And what if the different parts of a business process are not within just the one organisation? The different organisations need a shared taxonomy in order to communicate and share information, whether this is analysis and research documents or part numbers and ordering data. The promise of supply chain portals is predicated on a common categorisation of the items to be traded or shared. Gaining agreement on such common, linking components has in the past taken a great deal of time, with each player jockeying for position. The game playing familiar to those in the technology industry over the introduction of standards like DVD or, even worse, HTML, is identical to that in the development of electronic data interchange (EDI) and SGML standards. A format like XML may be ideally suited to the development of taxonomy standards (eg, topic maps), but history shows that agreement is only achieved rapidly when one player offers a de facto standard based on market or technical dominance.
A taxonomy that spreads outside its own organisation can be very advantageous for that enterprise. In a general sense, like thought leadership, an organisation’s way of thinking can set the agenda for its competitors. More specifically, when a fully-fledged classification scheme is adopted by its customers and competitors, the organisation that developed the classification benefits hugely. A recent example of this is the Ministry of Defence and the Defence Evaluation Research Agency (DERA), which had developed a technology taxonomy. While good information architecture can make a website easier to use, in DERA’s case, good taxonomy actually increased its users’ understanding of the world they were working in. Other parts of the European defence sector, lacking such a scheme, rapidly adopted it, giving DERA an enviable prize of both thought leadership and an entrée to future e-business developments.

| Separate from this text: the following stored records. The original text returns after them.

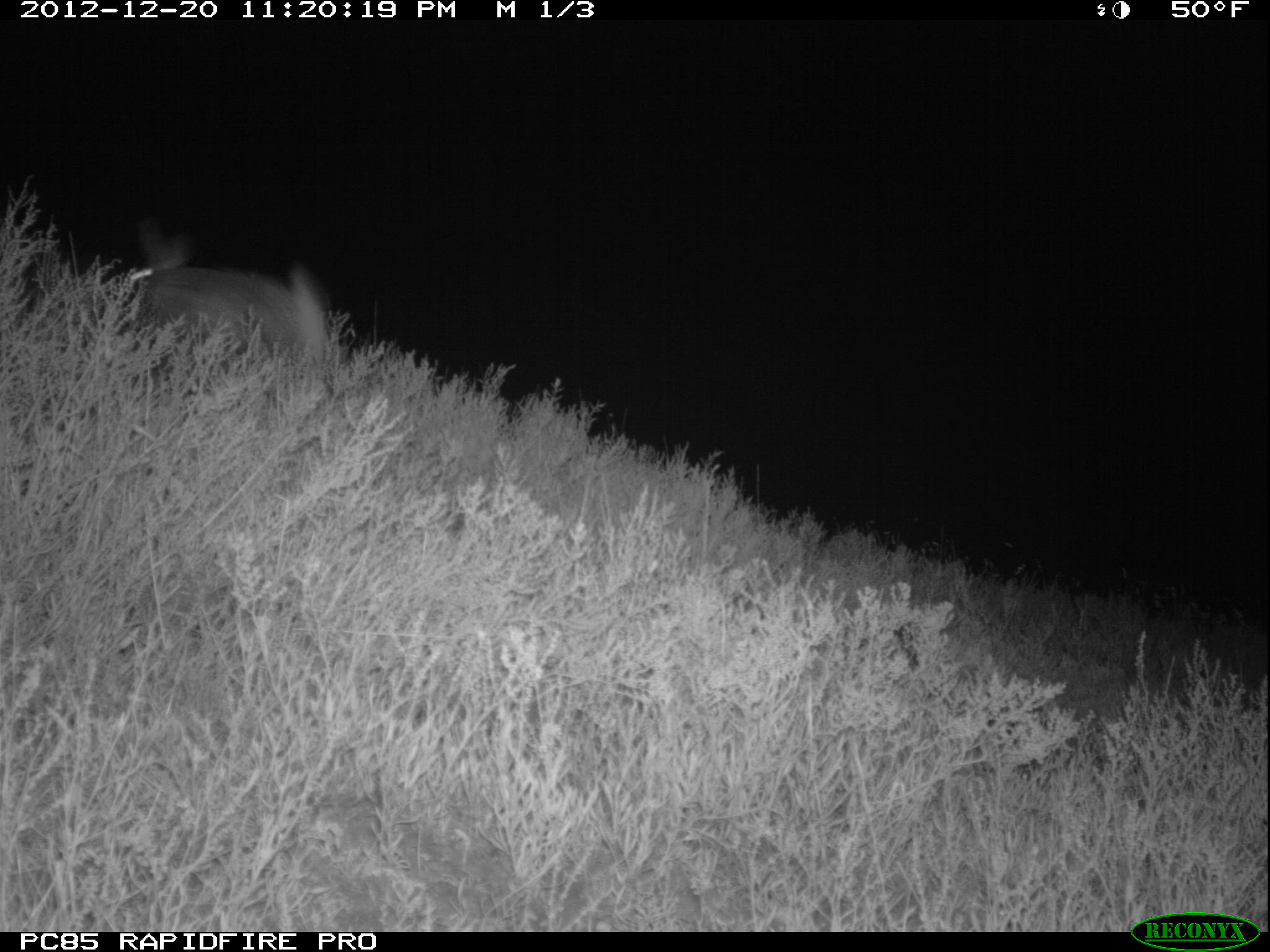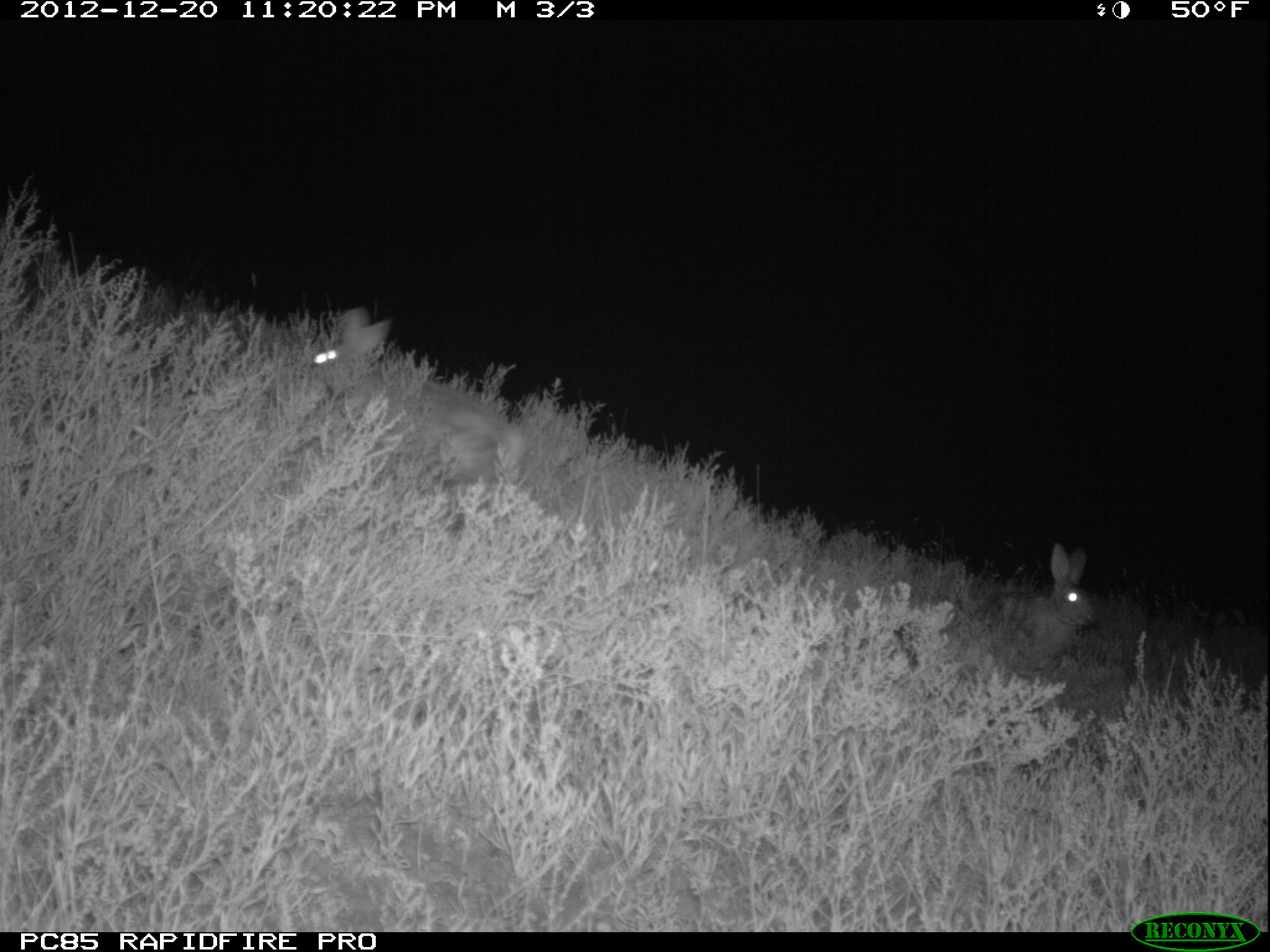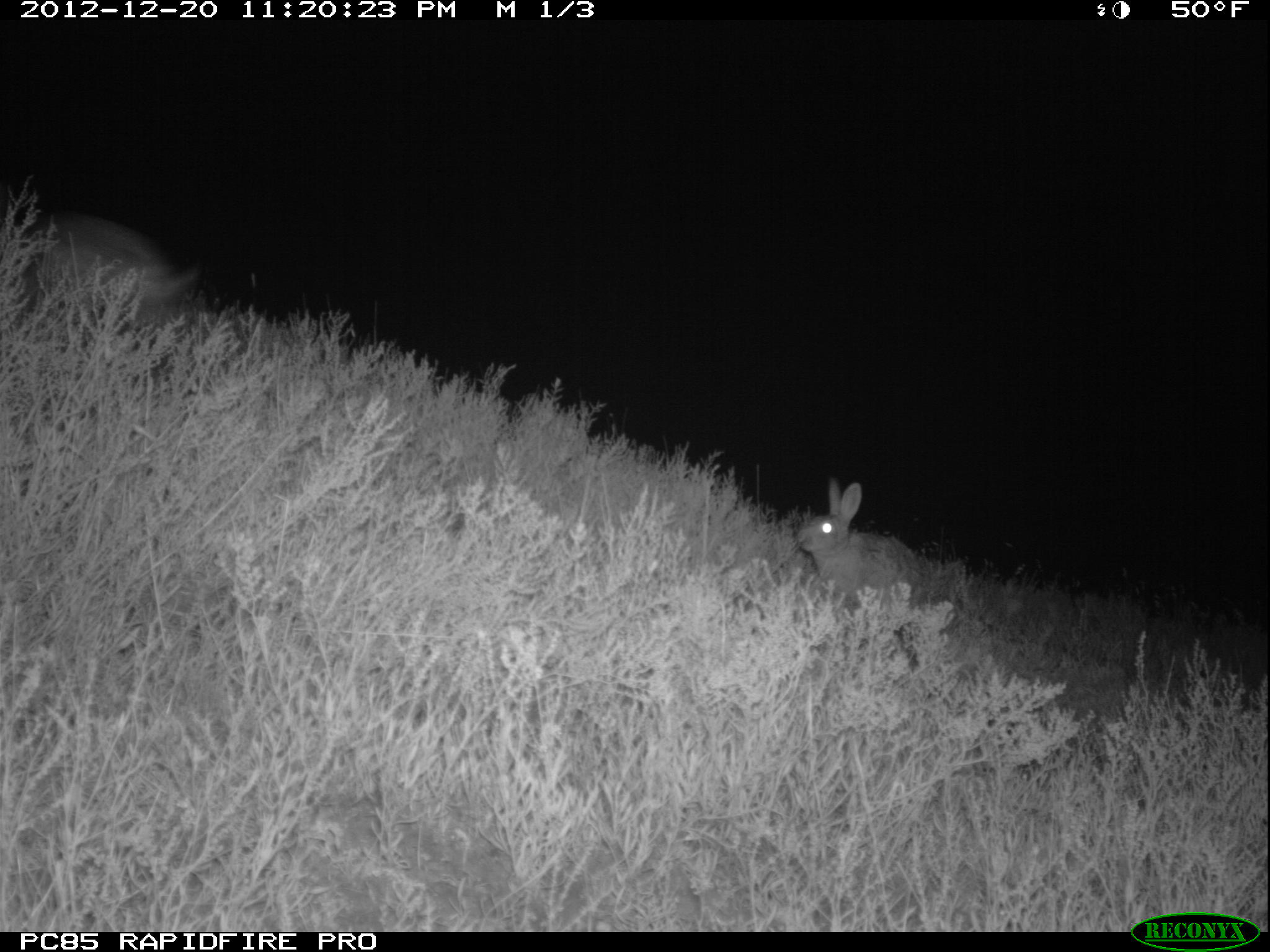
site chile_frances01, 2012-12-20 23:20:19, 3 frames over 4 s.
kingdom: Animalia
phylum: Chordata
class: Mammalia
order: Lagomorpha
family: Leporidae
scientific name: Leporidae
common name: rabbits and hares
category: rabbit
Rabbit (rabbits and hares) (Leporidae).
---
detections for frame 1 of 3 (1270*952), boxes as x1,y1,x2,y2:
rabbit: 125,220,333,396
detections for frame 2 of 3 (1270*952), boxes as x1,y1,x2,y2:
rabbit: 299,306,528,540; 901,545,1103,682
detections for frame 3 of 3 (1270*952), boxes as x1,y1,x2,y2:
rabbit: 15,211,197,345; 789,477,966,613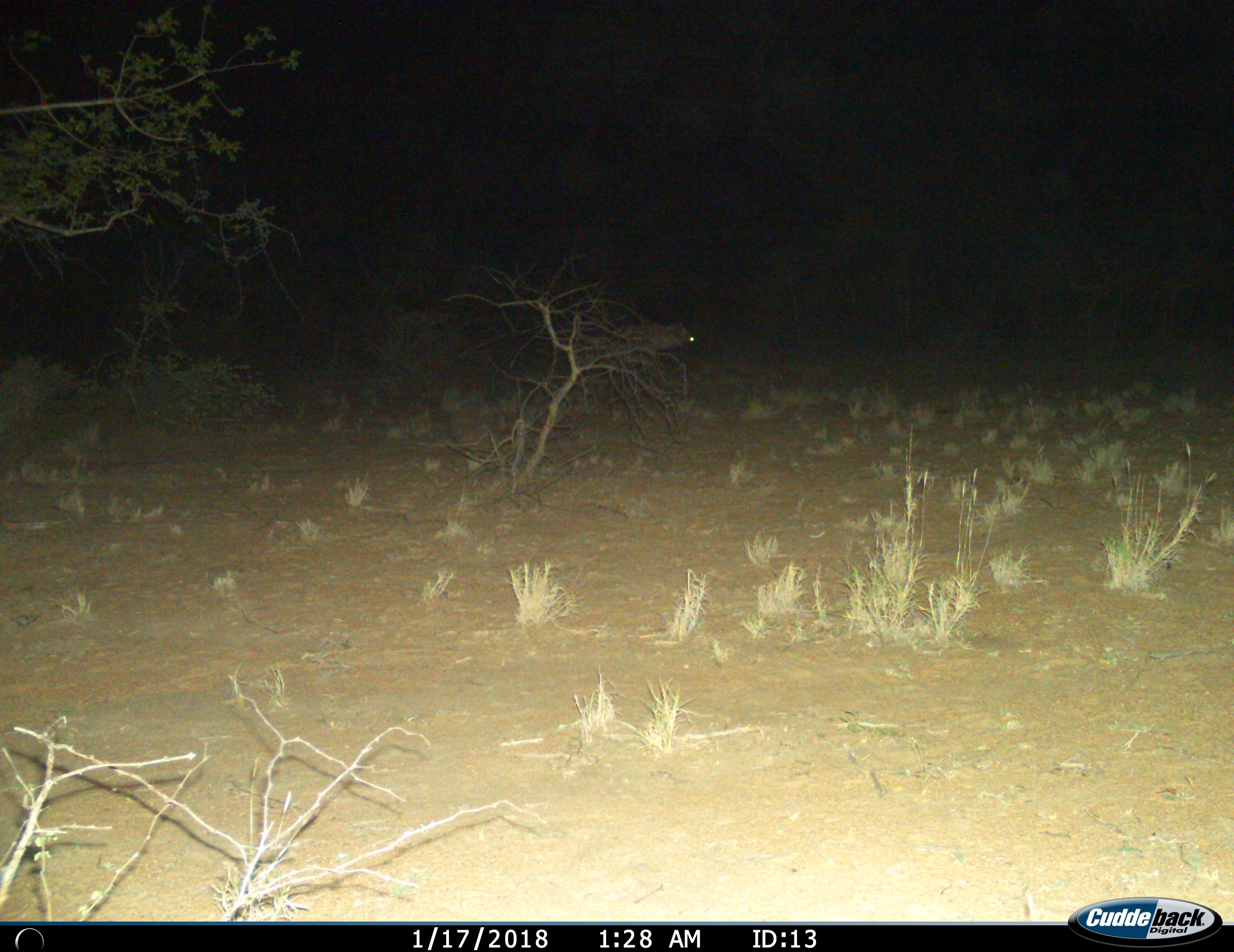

Maintaining this sort of advantage requires dominance either in the market or in a particular technical area. The maintenance and continuing development of the taxonomy may itself be a sufficient technical headstart, but this also means continuing costs. The web used to be littered with sites that aped the structure and labels used by Yahoo!. Nowadays, given that you cannot simply copy Yahoo!’s taxonomy, the sheer scale of the undertaking has seen off many competitors. Nevertheless, the site’s directory look is indeed widely copied. The success of Yahoo!’s taxonomy makes it easier to tempt users to explore any similar looking directory (even if the actual choices made by Yahoo! are not to everyone’s taste). Another example of such taxonomy genres can be found among the major news organisations. On their websites there is a continuing battle to be similar enough to the others to make comprehension quick and easy, and yet to add value with idiosyncrasy.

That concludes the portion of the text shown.